Records from a dataset:
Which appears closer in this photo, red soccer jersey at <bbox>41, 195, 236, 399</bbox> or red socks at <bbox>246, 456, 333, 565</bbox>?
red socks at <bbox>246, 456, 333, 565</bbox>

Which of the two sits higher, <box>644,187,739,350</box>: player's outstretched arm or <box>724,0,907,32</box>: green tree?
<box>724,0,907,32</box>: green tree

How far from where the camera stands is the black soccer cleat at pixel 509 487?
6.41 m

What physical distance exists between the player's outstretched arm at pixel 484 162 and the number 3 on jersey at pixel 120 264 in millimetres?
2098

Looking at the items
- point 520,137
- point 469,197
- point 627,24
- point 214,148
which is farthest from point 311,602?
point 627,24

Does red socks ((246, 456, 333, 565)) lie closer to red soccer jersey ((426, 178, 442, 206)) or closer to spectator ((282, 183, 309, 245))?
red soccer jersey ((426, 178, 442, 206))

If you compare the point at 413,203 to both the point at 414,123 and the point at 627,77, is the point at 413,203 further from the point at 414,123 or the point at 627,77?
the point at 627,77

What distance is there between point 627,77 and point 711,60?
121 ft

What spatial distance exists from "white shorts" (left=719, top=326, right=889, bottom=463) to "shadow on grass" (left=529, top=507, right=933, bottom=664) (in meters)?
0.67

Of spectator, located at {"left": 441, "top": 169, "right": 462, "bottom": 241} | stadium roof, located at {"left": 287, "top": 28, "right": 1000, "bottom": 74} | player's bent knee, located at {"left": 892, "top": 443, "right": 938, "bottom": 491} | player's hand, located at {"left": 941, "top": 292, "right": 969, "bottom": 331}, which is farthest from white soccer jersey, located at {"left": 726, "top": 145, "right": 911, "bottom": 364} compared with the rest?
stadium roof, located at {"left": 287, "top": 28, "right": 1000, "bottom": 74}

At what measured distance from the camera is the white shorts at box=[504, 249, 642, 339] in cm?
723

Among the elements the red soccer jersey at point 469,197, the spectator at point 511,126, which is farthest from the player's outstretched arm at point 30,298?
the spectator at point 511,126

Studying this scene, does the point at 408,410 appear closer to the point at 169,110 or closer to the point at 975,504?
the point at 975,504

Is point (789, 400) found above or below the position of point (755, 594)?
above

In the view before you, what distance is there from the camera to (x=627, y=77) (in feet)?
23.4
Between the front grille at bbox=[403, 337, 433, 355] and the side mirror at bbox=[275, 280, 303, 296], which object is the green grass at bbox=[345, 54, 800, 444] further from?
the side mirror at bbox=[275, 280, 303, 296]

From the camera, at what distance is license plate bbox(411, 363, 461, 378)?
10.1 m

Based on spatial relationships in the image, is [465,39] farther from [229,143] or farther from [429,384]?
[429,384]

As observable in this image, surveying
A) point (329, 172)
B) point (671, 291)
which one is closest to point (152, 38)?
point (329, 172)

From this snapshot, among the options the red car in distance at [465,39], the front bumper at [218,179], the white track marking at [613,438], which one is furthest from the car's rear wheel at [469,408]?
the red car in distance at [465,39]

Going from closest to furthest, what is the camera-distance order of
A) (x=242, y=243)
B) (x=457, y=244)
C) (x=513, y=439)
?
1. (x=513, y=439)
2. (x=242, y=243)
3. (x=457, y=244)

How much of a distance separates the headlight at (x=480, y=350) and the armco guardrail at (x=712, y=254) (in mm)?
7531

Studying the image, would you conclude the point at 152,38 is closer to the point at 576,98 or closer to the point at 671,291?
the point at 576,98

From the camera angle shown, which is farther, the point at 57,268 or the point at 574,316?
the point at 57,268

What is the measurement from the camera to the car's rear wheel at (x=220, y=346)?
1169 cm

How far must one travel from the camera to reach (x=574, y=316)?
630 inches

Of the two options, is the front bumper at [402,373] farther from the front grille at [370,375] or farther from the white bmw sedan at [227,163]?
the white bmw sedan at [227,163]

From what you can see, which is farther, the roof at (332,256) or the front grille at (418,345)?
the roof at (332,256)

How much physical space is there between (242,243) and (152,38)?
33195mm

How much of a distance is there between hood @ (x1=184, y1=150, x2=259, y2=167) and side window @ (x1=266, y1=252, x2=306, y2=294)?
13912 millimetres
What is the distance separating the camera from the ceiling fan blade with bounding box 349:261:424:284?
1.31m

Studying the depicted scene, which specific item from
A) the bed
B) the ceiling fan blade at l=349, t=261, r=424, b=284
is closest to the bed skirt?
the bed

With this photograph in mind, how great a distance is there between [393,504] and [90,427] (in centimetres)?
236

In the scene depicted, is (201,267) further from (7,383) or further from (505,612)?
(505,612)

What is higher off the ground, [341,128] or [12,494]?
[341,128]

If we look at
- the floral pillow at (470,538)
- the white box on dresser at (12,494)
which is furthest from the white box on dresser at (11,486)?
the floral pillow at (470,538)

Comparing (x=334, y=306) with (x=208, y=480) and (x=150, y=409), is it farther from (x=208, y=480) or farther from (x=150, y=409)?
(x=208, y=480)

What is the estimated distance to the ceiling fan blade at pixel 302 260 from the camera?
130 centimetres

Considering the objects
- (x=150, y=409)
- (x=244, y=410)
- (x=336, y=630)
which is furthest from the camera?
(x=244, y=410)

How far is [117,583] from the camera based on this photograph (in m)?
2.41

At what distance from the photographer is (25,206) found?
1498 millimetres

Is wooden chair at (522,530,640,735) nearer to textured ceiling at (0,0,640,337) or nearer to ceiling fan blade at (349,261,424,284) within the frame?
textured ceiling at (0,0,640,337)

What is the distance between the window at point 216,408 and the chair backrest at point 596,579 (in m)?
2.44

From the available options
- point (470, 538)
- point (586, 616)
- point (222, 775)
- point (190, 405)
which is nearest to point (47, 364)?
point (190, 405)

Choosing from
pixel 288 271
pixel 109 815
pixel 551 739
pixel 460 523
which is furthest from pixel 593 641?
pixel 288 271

- **To be done**
Recite the full listing above exactly.

- **Answer to this task**
Which appears closer in this photo, red soccer jersey at <bbox>41, 195, 236, 399</bbox> or red socks at <bbox>246, 456, 333, 565</bbox>?
red socks at <bbox>246, 456, 333, 565</bbox>

Which of the two sits higher, <box>644,187,739,350</box>: player's outstretched arm or <box>724,0,907,32</box>: green tree?
<box>724,0,907,32</box>: green tree

How far from where the camera stands is the black soccer cleat at pixel 509 487?
6.41 m

What physical distance exists between the player's outstretched arm at pixel 484 162 and the number 3 on jersey at pixel 120 264 in millimetres?
2098

Looking at the items
- point 520,137
- point 469,197
- point 627,24
- point 214,148
which is farthest from point 311,602?
point 627,24

Does red socks ((246, 456, 333, 565)) lie closer to red soccer jersey ((426, 178, 442, 206)) or closer to spectator ((282, 183, 309, 245))?
red soccer jersey ((426, 178, 442, 206))

If you compare the point at 413,203 to both the point at 414,123 and the point at 627,77, is the point at 413,203 further from the point at 414,123 or the point at 627,77?
the point at 627,77

What distance is there between point 627,77 and point 711,60?
121 ft

What spatial distance exists from "white shorts" (left=719, top=326, right=889, bottom=463) to "shadow on grass" (left=529, top=507, right=933, bottom=664) (in meters)?
0.67

Of spectator, located at {"left": 441, "top": 169, "right": 462, "bottom": 241} | stadium roof, located at {"left": 287, "top": 28, "right": 1000, "bottom": 74} | player's bent knee, located at {"left": 892, "top": 443, "right": 938, "bottom": 491} | player's hand, located at {"left": 941, "top": 292, "right": 969, "bottom": 331}, which is farthest from white soccer jersey, located at {"left": 726, "top": 145, "right": 911, "bottom": 364} compared with the rest?
stadium roof, located at {"left": 287, "top": 28, "right": 1000, "bottom": 74}

At what measured distance from the camera is the white shorts at box=[504, 249, 642, 339] in cm?
723

Among the elements the red soccer jersey at point 469,197, the spectator at point 511,126, which is farthest from the player's outstretched arm at point 30,298?
the spectator at point 511,126

Studying this scene, does the point at 408,410 appear closer to the point at 169,110 or closer to the point at 975,504?
the point at 975,504

Is point (789, 400) found above or below the position of point (755, 594)?
above

In the view before you, what distance is there from the camera to (x=627, y=77) (in feet)?
23.4
Between the front grille at bbox=[403, 337, 433, 355] and the side mirror at bbox=[275, 280, 303, 296], which object is the green grass at bbox=[345, 54, 800, 444] further from?
the side mirror at bbox=[275, 280, 303, 296]

From the camera, at what distance is license plate bbox(411, 363, 461, 378)?
10.1 m

Based on spatial relationships in the image, is [465,39] farther from [229,143] or farther from [429,384]?
[429,384]

As observable in this image, surveying
A) point (329, 172)
B) point (671, 291)
which one is closest to point (152, 38)?
point (329, 172)

From this snapshot, among the options the red car in distance at [465,39], the front bumper at [218,179], the white track marking at [613,438], which one is furthest from the car's rear wheel at [469,408]?
the red car in distance at [465,39]

Going from closest to furthest, what is the camera-distance order of
A) (x=242, y=243)
B) (x=457, y=244)
C) (x=513, y=439)
?
1. (x=513, y=439)
2. (x=242, y=243)
3. (x=457, y=244)

How much of a distance separates the headlight at (x=480, y=350) and the armco guardrail at (x=712, y=254) (in mm)?
7531

Studying the image, would you conclude the point at 152,38 is closer to the point at 576,98 or closer to the point at 671,291?
the point at 576,98

From the camera angle shown, which is farther, the point at 57,268 or the point at 574,316?
the point at 57,268

What is the measurement from the camera to the car's rear wheel at (x=220, y=346)?
1169 cm

How far must one travel from the camera to reach (x=574, y=316)?
630 inches

Of the two options, is the front bumper at [402,373] farther from the front grille at [370,375] or farther from the white bmw sedan at [227,163]?
the white bmw sedan at [227,163]

From what you can see, which is farther, the roof at (332,256) or the front grille at (418,345)?
the roof at (332,256)

How much physical space is there between (242,243) and (152,38)?
33195mm

How much of a distance is there between hood @ (x1=184, y1=150, x2=259, y2=167) and side window @ (x1=266, y1=252, x2=306, y2=294)?
13912 millimetres
What is the distance separating the camera from the ceiling fan blade with bounding box 349:261:424:284?
1.31m

Studying the depicted scene, which specific item from
A) the bed
B) the ceiling fan blade at l=349, t=261, r=424, b=284
is closest to the bed skirt?
the bed

With this photograph in mind, how great a distance is there between [393,504] and [90,427] (in centimetres)?
236

In the scene depicted, is (201,267) further from (7,383) or further from (505,612)?
(505,612)

What is higher off the ground, [341,128] or [12,494]?
[341,128]

If we look at
- the floral pillow at (470,538)
- the white box on dresser at (12,494)
which is furthest from the white box on dresser at (11,486)?
the floral pillow at (470,538)

Comparing (x=334, y=306) with (x=208, y=480) and (x=150, y=409), is it farther from (x=208, y=480) or farther from (x=150, y=409)?
(x=208, y=480)

What is the estimated distance to the ceiling fan blade at pixel 302 260 from the camera?
130 centimetres

Considering the objects
- (x=150, y=409)
- (x=244, y=410)
- (x=336, y=630)
which is furthest from the camera?
(x=244, y=410)

How far is [117,583] from the camera based on this photograph (in m)?
2.41

At what distance from the photographer is (25,206) found?
1498 millimetres

Is wooden chair at (522,530,640,735) nearer to textured ceiling at (0,0,640,337) or nearer to ceiling fan blade at (349,261,424,284) within the frame?
textured ceiling at (0,0,640,337)

What is the distance between the window at point 216,408 and the chair backrest at point 596,579 (in m)?
2.44

From the available options
- point (470, 538)
- point (586, 616)
- point (222, 775)
- point (190, 405)
which is nearest to point (47, 364)?
point (190, 405)

Choosing from
pixel 288 271
pixel 109 815
pixel 551 739
pixel 460 523
which is furthest from pixel 593 641?
pixel 288 271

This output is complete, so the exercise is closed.